INPUT DATA:
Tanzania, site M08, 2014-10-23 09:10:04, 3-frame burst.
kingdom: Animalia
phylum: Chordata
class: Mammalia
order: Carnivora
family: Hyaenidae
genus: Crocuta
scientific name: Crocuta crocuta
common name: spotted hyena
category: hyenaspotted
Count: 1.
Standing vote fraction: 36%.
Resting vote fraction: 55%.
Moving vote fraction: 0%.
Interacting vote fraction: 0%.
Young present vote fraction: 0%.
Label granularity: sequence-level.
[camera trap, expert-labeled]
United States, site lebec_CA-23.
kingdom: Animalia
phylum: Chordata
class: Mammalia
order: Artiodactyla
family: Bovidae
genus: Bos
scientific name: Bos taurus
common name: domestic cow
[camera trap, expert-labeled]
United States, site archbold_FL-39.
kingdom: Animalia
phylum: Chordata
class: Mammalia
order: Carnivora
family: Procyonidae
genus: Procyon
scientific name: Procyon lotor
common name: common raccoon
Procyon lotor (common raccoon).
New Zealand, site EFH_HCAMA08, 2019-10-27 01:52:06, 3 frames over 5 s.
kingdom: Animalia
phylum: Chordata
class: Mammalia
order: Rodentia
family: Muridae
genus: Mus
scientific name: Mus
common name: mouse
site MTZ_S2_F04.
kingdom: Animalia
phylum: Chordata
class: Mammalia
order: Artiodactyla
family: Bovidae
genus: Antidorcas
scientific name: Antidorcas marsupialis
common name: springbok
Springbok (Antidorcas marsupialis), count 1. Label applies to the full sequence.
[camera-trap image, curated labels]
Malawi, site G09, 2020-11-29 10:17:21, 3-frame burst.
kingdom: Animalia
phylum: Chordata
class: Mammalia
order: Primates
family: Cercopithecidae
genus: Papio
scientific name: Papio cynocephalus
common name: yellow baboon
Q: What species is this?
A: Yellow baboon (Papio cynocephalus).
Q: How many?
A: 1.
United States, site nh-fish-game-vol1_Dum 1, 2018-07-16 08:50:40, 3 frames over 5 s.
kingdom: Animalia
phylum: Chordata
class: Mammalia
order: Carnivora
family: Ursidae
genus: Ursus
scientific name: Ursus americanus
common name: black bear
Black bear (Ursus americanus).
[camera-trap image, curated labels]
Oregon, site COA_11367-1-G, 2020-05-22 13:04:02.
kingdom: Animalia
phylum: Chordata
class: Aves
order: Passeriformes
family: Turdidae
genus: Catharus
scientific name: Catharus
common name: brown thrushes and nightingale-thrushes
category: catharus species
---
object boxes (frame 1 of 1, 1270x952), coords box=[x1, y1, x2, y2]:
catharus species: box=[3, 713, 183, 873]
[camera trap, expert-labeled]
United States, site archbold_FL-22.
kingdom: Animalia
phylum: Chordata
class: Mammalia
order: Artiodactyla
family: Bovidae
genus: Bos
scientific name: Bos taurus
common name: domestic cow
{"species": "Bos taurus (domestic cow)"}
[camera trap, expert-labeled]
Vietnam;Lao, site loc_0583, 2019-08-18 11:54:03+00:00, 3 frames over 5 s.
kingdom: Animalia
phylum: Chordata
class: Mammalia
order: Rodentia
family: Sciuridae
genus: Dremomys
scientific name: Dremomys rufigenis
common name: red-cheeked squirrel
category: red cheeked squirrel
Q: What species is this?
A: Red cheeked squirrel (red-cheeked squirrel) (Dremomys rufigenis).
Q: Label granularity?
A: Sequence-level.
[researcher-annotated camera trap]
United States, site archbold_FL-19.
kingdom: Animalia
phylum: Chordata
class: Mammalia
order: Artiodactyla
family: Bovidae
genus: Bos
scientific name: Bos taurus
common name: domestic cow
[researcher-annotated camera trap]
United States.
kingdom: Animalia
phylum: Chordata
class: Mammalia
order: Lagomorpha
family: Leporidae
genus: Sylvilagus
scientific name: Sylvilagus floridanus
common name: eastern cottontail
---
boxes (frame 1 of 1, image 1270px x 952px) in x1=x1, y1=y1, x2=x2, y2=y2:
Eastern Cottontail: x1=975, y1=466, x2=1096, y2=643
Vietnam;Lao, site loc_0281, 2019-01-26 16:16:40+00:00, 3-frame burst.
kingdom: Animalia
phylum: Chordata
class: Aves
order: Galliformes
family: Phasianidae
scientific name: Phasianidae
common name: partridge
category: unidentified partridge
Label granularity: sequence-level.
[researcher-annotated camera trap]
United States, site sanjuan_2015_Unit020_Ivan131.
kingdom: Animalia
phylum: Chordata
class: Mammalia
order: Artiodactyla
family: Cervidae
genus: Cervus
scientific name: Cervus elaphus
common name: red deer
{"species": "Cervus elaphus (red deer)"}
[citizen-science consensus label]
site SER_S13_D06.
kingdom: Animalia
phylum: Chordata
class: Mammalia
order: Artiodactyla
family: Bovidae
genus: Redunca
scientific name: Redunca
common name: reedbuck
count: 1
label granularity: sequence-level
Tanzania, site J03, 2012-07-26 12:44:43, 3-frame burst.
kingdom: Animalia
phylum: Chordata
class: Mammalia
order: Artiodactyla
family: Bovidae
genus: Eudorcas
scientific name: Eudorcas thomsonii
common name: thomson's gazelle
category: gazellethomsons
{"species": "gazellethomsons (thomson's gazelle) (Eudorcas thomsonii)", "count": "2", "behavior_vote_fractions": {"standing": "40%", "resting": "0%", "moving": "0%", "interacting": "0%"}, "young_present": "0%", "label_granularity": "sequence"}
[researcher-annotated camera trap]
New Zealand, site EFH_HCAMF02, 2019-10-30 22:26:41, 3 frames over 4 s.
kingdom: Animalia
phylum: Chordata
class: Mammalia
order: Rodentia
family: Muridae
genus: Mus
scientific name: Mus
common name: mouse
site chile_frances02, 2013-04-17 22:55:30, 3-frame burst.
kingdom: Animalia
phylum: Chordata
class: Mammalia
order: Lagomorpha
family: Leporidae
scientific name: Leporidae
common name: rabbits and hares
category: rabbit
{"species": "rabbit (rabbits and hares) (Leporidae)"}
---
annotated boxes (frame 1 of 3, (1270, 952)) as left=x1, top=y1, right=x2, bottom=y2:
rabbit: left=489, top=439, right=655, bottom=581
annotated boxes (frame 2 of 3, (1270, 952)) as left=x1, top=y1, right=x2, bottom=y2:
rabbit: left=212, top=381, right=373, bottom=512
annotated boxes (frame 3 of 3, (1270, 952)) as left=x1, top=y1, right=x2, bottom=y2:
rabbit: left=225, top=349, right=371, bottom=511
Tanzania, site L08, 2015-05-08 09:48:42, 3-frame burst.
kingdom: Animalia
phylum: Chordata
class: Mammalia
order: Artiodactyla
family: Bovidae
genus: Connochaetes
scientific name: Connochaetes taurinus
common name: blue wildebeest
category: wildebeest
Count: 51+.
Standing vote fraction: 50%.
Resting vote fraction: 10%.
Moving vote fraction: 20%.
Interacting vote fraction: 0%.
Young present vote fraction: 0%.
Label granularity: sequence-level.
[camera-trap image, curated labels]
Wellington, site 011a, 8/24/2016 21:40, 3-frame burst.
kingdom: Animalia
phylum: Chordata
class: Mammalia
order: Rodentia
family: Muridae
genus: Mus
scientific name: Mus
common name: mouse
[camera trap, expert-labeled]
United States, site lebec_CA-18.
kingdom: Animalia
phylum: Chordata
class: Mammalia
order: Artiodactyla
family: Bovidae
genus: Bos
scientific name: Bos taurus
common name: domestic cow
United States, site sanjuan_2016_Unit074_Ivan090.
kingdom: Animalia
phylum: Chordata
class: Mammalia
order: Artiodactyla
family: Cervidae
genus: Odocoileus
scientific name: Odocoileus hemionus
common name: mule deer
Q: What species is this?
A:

WHAT YOU SHOULD DO: For this exercise, return every line from the data that holds the string "Zealand".

YOUR SOLUTION:
New Zealand, site EFH_HCAMA08, 2019-10-27 01:52:06, 3 frames over 5 s.
New Zealand, site EFH_HCAMF02, 2019-10-30 22:26:41, 3 frames over 4 s.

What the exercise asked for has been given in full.